Spätestens nachdem Nicolas Sarkozy das Städtchen Calais im Zuge seines Wahlkampfs besucht hatte und dort frenetisch gefeiert wurde, verstand wohl Francois Hollande, dass er nun handeln musste, wollte die Regierung nicht noch mehr an Popularität verlieren. Und so nahm der französische Präsident in seiner Rede Ende September die Worte „definitive und komplette Räumung“ in den Mund. Dass es von diesem Moment an noch gut vier Wochen dauern würde, bevor die ersten Migranten mit Bussen in andere Regionen Frankreichs gebracht würden, zeigt, dass die französischen Behörden im Eiltempo organisieren mussten, waren sie doch nicht auf so eine schnelle Auflösung des infrastrukturell auf die Größe einer Kleinstadt angewachsenen Lagers vorbereitet.
Die ehemalige Fischereistadt Calais liegt am französischen Ende des Eurotunnels nach Großbritannien. Und damit liegt sie genau neben jenem Ort, an dem Tausende Migranten ihr hoffnungsvolle Reise über oder unter den Ärmelkanal beginnen wollen. Im Lager in der Heidelandschaft, „Dschungel“ genannt, harrten seit dem Sommer 2015 bis zu 10 000 Menschen aus, gemäß Zählungen des UN-Flüchtlingswerks rund 1 200 unbegleitete Minderjährige unter ihnen.
War schon mit den Bauarbeiten an einer Mauer begonnen worden, die die Campbewohner daran hindern sollte, auf Lkws aufzuspringen, fordert die Bürgermeisterin der Stadt nun den Baustopp. Der „Schandfleck“ Frankreichs, das Symbol des Scheiterns der europäischen Migrationspolitik scheint beseitigt, die ungeliebten Nachbarn sind ausgezogen, der Einzelhandel in Calais jubiliert.
Die Art und Weise der Räumung, dies muss auch gesagt sein, hat viele positiv erstaunt. Hand in Hand mit den Hilfsorganisationen vor Ort wurden die Migranten darauf vorbereitet, sie konnten Mitreisende und Zielregionen wählen, während der Räumung kam es kaum zu Gewalt. Doch leider hat Frankreich sich seinen „Schandfleck“ nur zeitweise vom Hals geschafft. Nur wenige Tage später schoss die nächste Zeltstadt aus dem Boden. Diesmal nicht allzu weit weg von Ministerien und Präsidentenpalast, im Pariser Norden campten bis zu 3000 Migranten, unter ihnen auch die Neuankömmlinge aus Calais.

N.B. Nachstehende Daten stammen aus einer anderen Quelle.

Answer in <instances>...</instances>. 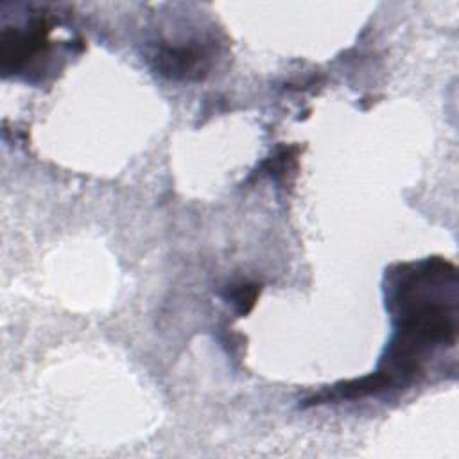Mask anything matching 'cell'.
<instances>
[{
  "instance_id": "1",
  "label": "cell",
  "mask_w": 459,
  "mask_h": 459,
  "mask_svg": "<svg viewBox=\"0 0 459 459\" xmlns=\"http://www.w3.org/2000/svg\"><path fill=\"white\" fill-rule=\"evenodd\" d=\"M455 267L441 258L403 265L394 280L396 337L380 373L394 385L421 371L425 355L455 342Z\"/></svg>"
},
{
  "instance_id": "2",
  "label": "cell",
  "mask_w": 459,
  "mask_h": 459,
  "mask_svg": "<svg viewBox=\"0 0 459 459\" xmlns=\"http://www.w3.org/2000/svg\"><path fill=\"white\" fill-rule=\"evenodd\" d=\"M52 23L43 18H34L23 29L5 27L0 32V70L2 75L25 72L32 63L47 56L50 48L48 34Z\"/></svg>"
},
{
  "instance_id": "3",
  "label": "cell",
  "mask_w": 459,
  "mask_h": 459,
  "mask_svg": "<svg viewBox=\"0 0 459 459\" xmlns=\"http://www.w3.org/2000/svg\"><path fill=\"white\" fill-rule=\"evenodd\" d=\"M212 50L201 43H161L152 54L154 70L174 81H199L212 66Z\"/></svg>"
},
{
  "instance_id": "4",
  "label": "cell",
  "mask_w": 459,
  "mask_h": 459,
  "mask_svg": "<svg viewBox=\"0 0 459 459\" xmlns=\"http://www.w3.org/2000/svg\"><path fill=\"white\" fill-rule=\"evenodd\" d=\"M260 294V285L256 283H240L230 290V299L237 307L238 314H247L253 310L256 298Z\"/></svg>"
}]
</instances>
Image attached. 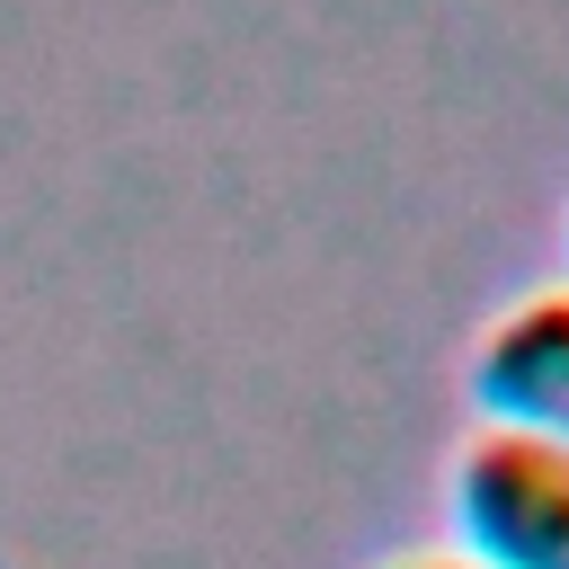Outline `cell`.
<instances>
[{
	"label": "cell",
	"instance_id": "obj_2",
	"mask_svg": "<svg viewBox=\"0 0 569 569\" xmlns=\"http://www.w3.org/2000/svg\"><path fill=\"white\" fill-rule=\"evenodd\" d=\"M471 382H480V400L507 427H533V436H560L569 445V284L560 293H525L480 338Z\"/></svg>",
	"mask_w": 569,
	"mask_h": 569
},
{
	"label": "cell",
	"instance_id": "obj_1",
	"mask_svg": "<svg viewBox=\"0 0 569 569\" xmlns=\"http://www.w3.org/2000/svg\"><path fill=\"white\" fill-rule=\"evenodd\" d=\"M453 516L480 569H569V445L489 427L453 462Z\"/></svg>",
	"mask_w": 569,
	"mask_h": 569
},
{
	"label": "cell",
	"instance_id": "obj_3",
	"mask_svg": "<svg viewBox=\"0 0 569 569\" xmlns=\"http://www.w3.org/2000/svg\"><path fill=\"white\" fill-rule=\"evenodd\" d=\"M409 569H471V560H409Z\"/></svg>",
	"mask_w": 569,
	"mask_h": 569
}]
</instances>
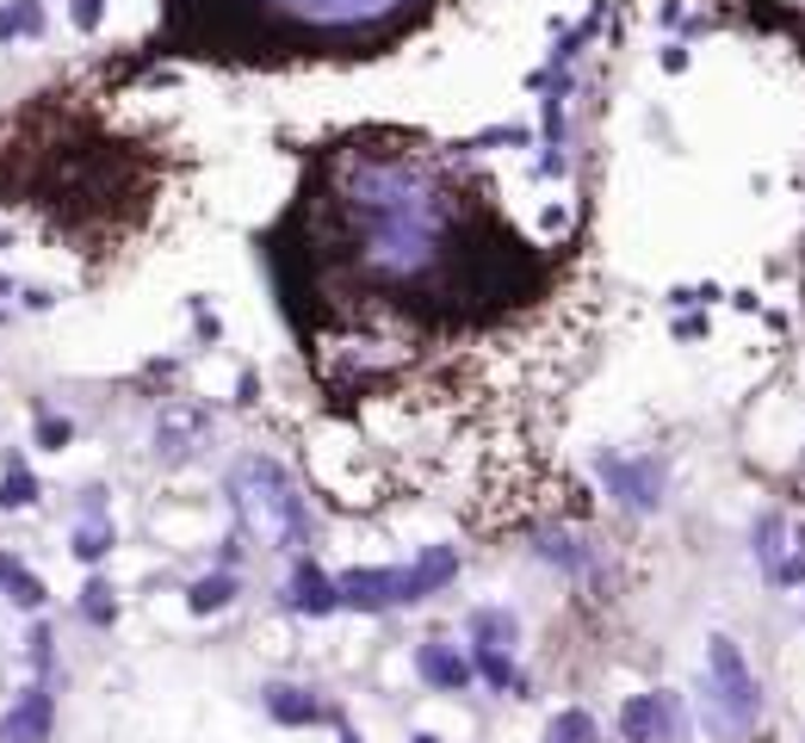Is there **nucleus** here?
I'll return each mask as SVG.
<instances>
[{"label":"nucleus","instance_id":"2eb2a0df","mask_svg":"<svg viewBox=\"0 0 805 743\" xmlns=\"http://www.w3.org/2000/svg\"><path fill=\"white\" fill-rule=\"evenodd\" d=\"M230 595H236V576H205V583H192L187 602H192V614H218Z\"/></svg>","mask_w":805,"mask_h":743},{"label":"nucleus","instance_id":"f8f14e48","mask_svg":"<svg viewBox=\"0 0 805 743\" xmlns=\"http://www.w3.org/2000/svg\"><path fill=\"white\" fill-rule=\"evenodd\" d=\"M546 743H595V719H589L583 707H570L552 719V731H546Z\"/></svg>","mask_w":805,"mask_h":743},{"label":"nucleus","instance_id":"20e7f679","mask_svg":"<svg viewBox=\"0 0 805 743\" xmlns=\"http://www.w3.org/2000/svg\"><path fill=\"white\" fill-rule=\"evenodd\" d=\"M458 558L446 552H422L410 570H348L341 583H335V607H403V602H422L434 595L441 583H453Z\"/></svg>","mask_w":805,"mask_h":743},{"label":"nucleus","instance_id":"7ed1b4c3","mask_svg":"<svg viewBox=\"0 0 805 743\" xmlns=\"http://www.w3.org/2000/svg\"><path fill=\"white\" fill-rule=\"evenodd\" d=\"M762 719V688L743 664V650L725 633L707 638V731L719 743H738L743 731H756Z\"/></svg>","mask_w":805,"mask_h":743},{"label":"nucleus","instance_id":"f03ea898","mask_svg":"<svg viewBox=\"0 0 805 743\" xmlns=\"http://www.w3.org/2000/svg\"><path fill=\"white\" fill-rule=\"evenodd\" d=\"M230 502H236L242 527H248L261 545L292 552V545H304V533H310L298 484H292L285 465H273V459H236V471H230Z\"/></svg>","mask_w":805,"mask_h":743},{"label":"nucleus","instance_id":"f257e3e1","mask_svg":"<svg viewBox=\"0 0 805 743\" xmlns=\"http://www.w3.org/2000/svg\"><path fill=\"white\" fill-rule=\"evenodd\" d=\"M348 192V223H353V254L366 273H379L391 285L427 279L446 254V230H453V205L434 187L422 161L403 156H366L341 180Z\"/></svg>","mask_w":805,"mask_h":743},{"label":"nucleus","instance_id":"9b49d317","mask_svg":"<svg viewBox=\"0 0 805 743\" xmlns=\"http://www.w3.org/2000/svg\"><path fill=\"white\" fill-rule=\"evenodd\" d=\"M472 633H477V645H496V650H508L515 645V633H521V626H515V614H472Z\"/></svg>","mask_w":805,"mask_h":743},{"label":"nucleus","instance_id":"0eeeda50","mask_svg":"<svg viewBox=\"0 0 805 743\" xmlns=\"http://www.w3.org/2000/svg\"><path fill=\"white\" fill-rule=\"evenodd\" d=\"M44 731H50V694H25V707L0 725V737L7 743H38Z\"/></svg>","mask_w":805,"mask_h":743},{"label":"nucleus","instance_id":"1a4fd4ad","mask_svg":"<svg viewBox=\"0 0 805 743\" xmlns=\"http://www.w3.org/2000/svg\"><path fill=\"white\" fill-rule=\"evenodd\" d=\"M415 664H422L427 681H441V688H465V681H472V669L458 664L446 645H422V650H415Z\"/></svg>","mask_w":805,"mask_h":743},{"label":"nucleus","instance_id":"ddd939ff","mask_svg":"<svg viewBox=\"0 0 805 743\" xmlns=\"http://www.w3.org/2000/svg\"><path fill=\"white\" fill-rule=\"evenodd\" d=\"M477 669H484V681H496V688H508V694H521V676H515V664H508V650L477 645Z\"/></svg>","mask_w":805,"mask_h":743},{"label":"nucleus","instance_id":"6ab92c4d","mask_svg":"<svg viewBox=\"0 0 805 743\" xmlns=\"http://www.w3.org/2000/svg\"><path fill=\"white\" fill-rule=\"evenodd\" d=\"M415 743H434V737H427V731H422V737H415Z\"/></svg>","mask_w":805,"mask_h":743},{"label":"nucleus","instance_id":"4468645a","mask_svg":"<svg viewBox=\"0 0 805 743\" xmlns=\"http://www.w3.org/2000/svg\"><path fill=\"white\" fill-rule=\"evenodd\" d=\"M0 588H7L19 607H38V602H44V583H32V576L13 564V558H0Z\"/></svg>","mask_w":805,"mask_h":743},{"label":"nucleus","instance_id":"6e6552de","mask_svg":"<svg viewBox=\"0 0 805 743\" xmlns=\"http://www.w3.org/2000/svg\"><path fill=\"white\" fill-rule=\"evenodd\" d=\"M292 607H304V614H335V583L316 564H304L298 583H292Z\"/></svg>","mask_w":805,"mask_h":743},{"label":"nucleus","instance_id":"423d86ee","mask_svg":"<svg viewBox=\"0 0 805 743\" xmlns=\"http://www.w3.org/2000/svg\"><path fill=\"white\" fill-rule=\"evenodd\" d=\"M601 477H607V490L619 496L626 508H638V514H657V502H664L669 490V465L664 459H601Z\"/></svg>","mask_w":805,"mask_h":743},{"label":"nucleus","instance_id":"f3484780","mask_svg":"<svg viewBox=\"0 0 805 743\" xmlns=\"http://www.w3.org/2000/svg\"><path fill=\"white\" fill-rule=\"evenodd\" d=\"M32 477H25V465H7V496H0V502H7V508H25V502H32Z\"/></svg>","mask_w":805,"mask_h":743},{"label":"nucleus","instance_id":"dca6fc26","mask_svg":"<svg viewBox=\"0 0 805 743\" xmlns=\"http://www.w3.org/2000/svg\"><path fill=\"white\" fill-rule=\"evenodd\" d=\"M781 539H787V521H781V514H769V521L756 527V558H762V576H769V570L781 564Z\"/></svg>","mask_w":805,"mask_h":743},{"label":"nucleus","instance_id":"a211bd4d","mask_svg":"<svg viewBox=\"0 0 805 743\" xmlns=\"http://www.w3.org/2000/svg\"><path fill=\"white\" fill-rule=\"evenodd\" d=\"M106 539H112V533H106L99 521H94V527H81V533H75V558H81V564H87V558H99V552H106Z\"/></svg>","mask_w":805,"mask_h":743},{"label":"nucleus","instance_id":"9d476101","mask_svg":"<svg viewBox=\"0 0 805 743\" xmlns=\"http://www.w3.org/2000/svg\"><path fill=\"white\" fill-rule=\"evenodd\" d=\"M267 712L285 719V725H310V719H322V707H316L304 688H267Z\"/></svg>","mask_w":805,"mask_h":743},{"label":"nucleus","instance_id":"39448f33","mask_svg":"<svg viewBox=\"0 0 805 743\" xmlns=\"http://www.w3.org/2000/svg\"><path fill=\"white\" fill-rule=\"evenodd\" d=\"M681 731H688V712H681V700L669 694V688L632 694L626 712H619V737L626 743H676Z\"/></svg>","mask_w":805,"mask_h":743}]
</instances>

Wer sich in Calais entschieden hatte, in die von der Regierung gestellten Busse zu steigen, landete in sogenannten Orientierungszentren, gedacht als Übergangslösung für einige Tage und bereits jetzt heillos überfüllt. Doch auch nach dieser Etappe ist die Odyssee durch Frankreich noch nicht vorbei, es folgen momentan leer stehende Urlaubsanlagen und Häuser im Besitz von Gemeinden. Die Feriendörfer müssen, sobald die Urlaubssaison beginnt, wieder geräumt sein, und unter den Bürgermeistern der oftmals kleinen und ländlich gelegenen Gemeinden regt sich der Widerstand. Zu wenig waren sie über die Vorhaben der Regierung informiert worden, zu schnell kamen die Beschlüsse von oben. Oftmals ist die Integration der neuen Dorfbewohner ist auf die Weise kaum möglich. Solange es dem französischen Staat nicht gelingt, ausreichend langfristige Unterbringungsmöglichkeiten zu schaffen, gehen die Umzüge weiter – wie soll da eine Annäherung zwischen den dauerreisenden Migranten und der oftmals misstrauischen und von den Behörden enttäuschten Bevölkerung entstehen? Wie sollen sich Vereine zu einem Engagement entschließen, wenn die Aufenthaltszeit der Migranten in den Dörfern immer wieder variiert und die recht-liche Lage noch ungeklärt ist? Dies beginnt bereits bei Haftungsfragen, wenn beispielsweise einer der Neuankömmlinge beim Kicken mit der Dorfmannschaft einen Unfall hätte – ein entwickeltes Versicherungssystem für die Migranten hat Frankreich noch nicht. Das Lager in Calais galt lange Zeit als Beispiel dafür, wie mitten in der Europäischen Union menschenunwürdige Lebensbedingungen auf engstem Raum zugelassen werden konnten, die doch so gar nicht den europäischen Idealen entsprachen. Wenn in Frankreich nun vom wohl auffälligsten Symbol der Flüchtlingskrise nichts mehr zu sehen ist, sinnvoll untergebracht oder gar integriert sind diese vielen Tausend Menschen noch lange nicht. Die zügige Räumung fordert bereits jetzt ihren Tribut.